Bin yıldır kardeşçe yaşanan bu topraklarda gelecek bin yılı da birlikte yaşamak için, Akif gibi “Girmeden tefrika bir millete, düşman giremez; Toplu vurdukça yürekler, onu top sindiremez.” Diyeceğiz.

Unutmayacağız Alparslan’ın duasını, Osman Gazi’nin idealini, Fatih’in Kızıl Elma’sını, Atatürk’ün hitabesini…

Yürekten bir iman ile yaşadığımız topraklara milliyetçiliğin millete karşılıksız hizmet ile olduğu bilinciyle hizmet edeceğiz.

Çünkü bu topraklar ecdadın emaneti ise milletçe de birliğimize halel getirecek tutumlardan uzak duracağız.

Nitekim, Türk milleti de bu noktada gereken hassasiyeti göstermiş, çağlar boyunca “Türk Cihan Hakimiyeti” diyerek, on asırdır da “Allah Davası” inanışı ile nesilden nesile emaneti muhafaza etmeye gayret etmiştir.

Buradan hareket ile, Türk milletinin tarihi misyonunu ebedi bir ülkü olarak, büyük bir medeniyet mefkuresi şeklinde yarınlara taşımayı gaye edinen milletimiz de emanete liyakat noktasında vazifesini tam olarak ifa etmelidir.

Kendilerine devredilen hak ve hakikat mücadelesini aynı hakkaniyet ile yaşamalı ve yaşatmalıdır.

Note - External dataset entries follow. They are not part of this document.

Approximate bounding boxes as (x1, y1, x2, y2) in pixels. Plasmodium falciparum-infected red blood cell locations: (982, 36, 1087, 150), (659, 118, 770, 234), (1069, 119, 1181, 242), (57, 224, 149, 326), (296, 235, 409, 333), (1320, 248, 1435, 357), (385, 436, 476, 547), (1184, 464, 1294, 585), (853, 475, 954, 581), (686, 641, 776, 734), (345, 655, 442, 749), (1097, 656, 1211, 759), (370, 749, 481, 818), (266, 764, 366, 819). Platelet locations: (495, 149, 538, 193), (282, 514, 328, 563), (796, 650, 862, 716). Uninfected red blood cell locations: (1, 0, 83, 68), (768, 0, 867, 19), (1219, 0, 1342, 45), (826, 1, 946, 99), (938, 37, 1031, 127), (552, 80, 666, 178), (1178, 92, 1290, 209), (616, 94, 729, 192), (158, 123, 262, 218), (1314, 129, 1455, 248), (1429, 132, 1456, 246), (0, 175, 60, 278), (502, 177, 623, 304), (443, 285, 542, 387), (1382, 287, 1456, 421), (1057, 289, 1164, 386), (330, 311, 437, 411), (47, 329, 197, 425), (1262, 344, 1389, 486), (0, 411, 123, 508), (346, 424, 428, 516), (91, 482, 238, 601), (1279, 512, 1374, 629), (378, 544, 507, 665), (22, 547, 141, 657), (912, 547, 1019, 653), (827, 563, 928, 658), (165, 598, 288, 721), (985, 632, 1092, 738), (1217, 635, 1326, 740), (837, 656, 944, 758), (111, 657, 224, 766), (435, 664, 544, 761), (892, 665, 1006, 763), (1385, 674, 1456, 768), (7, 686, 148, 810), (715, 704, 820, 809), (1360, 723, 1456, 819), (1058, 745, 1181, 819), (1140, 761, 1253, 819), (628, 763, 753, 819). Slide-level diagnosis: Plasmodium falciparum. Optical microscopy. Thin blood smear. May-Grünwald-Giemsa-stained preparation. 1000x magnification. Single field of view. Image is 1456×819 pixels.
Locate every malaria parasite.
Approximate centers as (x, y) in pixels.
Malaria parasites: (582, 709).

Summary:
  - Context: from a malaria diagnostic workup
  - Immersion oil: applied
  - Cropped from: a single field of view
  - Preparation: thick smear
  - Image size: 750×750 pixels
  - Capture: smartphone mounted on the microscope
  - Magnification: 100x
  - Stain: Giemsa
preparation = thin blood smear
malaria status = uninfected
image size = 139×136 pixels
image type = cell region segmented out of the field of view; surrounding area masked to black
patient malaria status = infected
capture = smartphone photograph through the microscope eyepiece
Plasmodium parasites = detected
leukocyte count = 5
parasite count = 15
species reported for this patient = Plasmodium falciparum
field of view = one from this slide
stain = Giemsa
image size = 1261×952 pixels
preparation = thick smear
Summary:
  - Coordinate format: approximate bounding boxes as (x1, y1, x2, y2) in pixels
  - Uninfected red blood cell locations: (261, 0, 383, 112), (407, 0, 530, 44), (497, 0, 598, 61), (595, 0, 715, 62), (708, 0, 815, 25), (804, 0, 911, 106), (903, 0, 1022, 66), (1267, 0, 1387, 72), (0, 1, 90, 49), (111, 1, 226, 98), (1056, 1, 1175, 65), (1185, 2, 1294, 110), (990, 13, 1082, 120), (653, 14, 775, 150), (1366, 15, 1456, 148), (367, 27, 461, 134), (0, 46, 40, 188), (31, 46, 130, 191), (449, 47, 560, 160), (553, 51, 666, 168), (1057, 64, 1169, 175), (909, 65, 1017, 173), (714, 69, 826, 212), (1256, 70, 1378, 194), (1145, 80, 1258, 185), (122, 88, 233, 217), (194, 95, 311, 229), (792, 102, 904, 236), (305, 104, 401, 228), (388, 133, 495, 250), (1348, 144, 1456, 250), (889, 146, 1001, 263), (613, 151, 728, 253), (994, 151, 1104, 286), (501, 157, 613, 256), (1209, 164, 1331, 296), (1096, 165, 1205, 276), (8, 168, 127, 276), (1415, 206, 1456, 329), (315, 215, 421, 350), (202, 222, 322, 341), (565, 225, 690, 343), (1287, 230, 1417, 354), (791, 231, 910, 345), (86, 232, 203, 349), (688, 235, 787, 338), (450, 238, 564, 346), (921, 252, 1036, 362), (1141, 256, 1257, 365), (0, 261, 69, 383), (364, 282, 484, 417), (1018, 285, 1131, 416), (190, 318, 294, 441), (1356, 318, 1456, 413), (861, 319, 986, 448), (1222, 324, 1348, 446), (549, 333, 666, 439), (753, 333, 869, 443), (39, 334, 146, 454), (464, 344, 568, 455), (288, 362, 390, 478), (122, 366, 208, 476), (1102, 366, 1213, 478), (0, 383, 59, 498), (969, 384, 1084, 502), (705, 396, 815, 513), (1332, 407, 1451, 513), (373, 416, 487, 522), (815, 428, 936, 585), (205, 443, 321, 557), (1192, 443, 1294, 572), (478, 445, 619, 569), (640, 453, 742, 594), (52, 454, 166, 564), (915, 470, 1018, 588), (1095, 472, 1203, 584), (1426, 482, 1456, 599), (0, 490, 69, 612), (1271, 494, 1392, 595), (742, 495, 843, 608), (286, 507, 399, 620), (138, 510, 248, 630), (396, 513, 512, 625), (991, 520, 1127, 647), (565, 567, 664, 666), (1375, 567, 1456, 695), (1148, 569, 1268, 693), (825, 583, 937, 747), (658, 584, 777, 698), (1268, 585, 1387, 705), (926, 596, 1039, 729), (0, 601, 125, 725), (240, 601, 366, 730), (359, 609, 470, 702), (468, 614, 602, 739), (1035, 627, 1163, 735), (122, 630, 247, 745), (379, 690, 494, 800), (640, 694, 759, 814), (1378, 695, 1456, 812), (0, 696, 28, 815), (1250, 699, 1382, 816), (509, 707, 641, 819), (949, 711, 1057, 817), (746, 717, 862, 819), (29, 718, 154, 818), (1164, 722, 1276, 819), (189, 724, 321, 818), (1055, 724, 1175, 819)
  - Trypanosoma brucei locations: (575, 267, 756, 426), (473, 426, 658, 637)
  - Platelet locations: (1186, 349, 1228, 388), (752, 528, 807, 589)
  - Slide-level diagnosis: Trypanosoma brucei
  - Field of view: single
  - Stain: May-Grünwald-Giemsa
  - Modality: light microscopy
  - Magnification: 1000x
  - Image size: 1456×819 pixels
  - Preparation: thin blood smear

Bunu yaparken de bir ahde ve vefa şuurunu unutmadan, ilim-iman coşkusu ile atiye taşımalıdır.

Evet!

Zaman, toplumun tamamını birlik ruhu ile bütünleştirecek şekilde insani, İslami, milli şuur ile kucaklama zamanıdır.

Bu şuur diri tutuldukça, milletçe bir kenetlenme sağlandıkça yarınlarımızı güvenle inşa edebileceğimiz hakikatine olan inancımızda kuvvetlenecektir.

O zaman bir kez daha hatırlatalım:

Birlikte rahmet ayrılıkta azap vardır.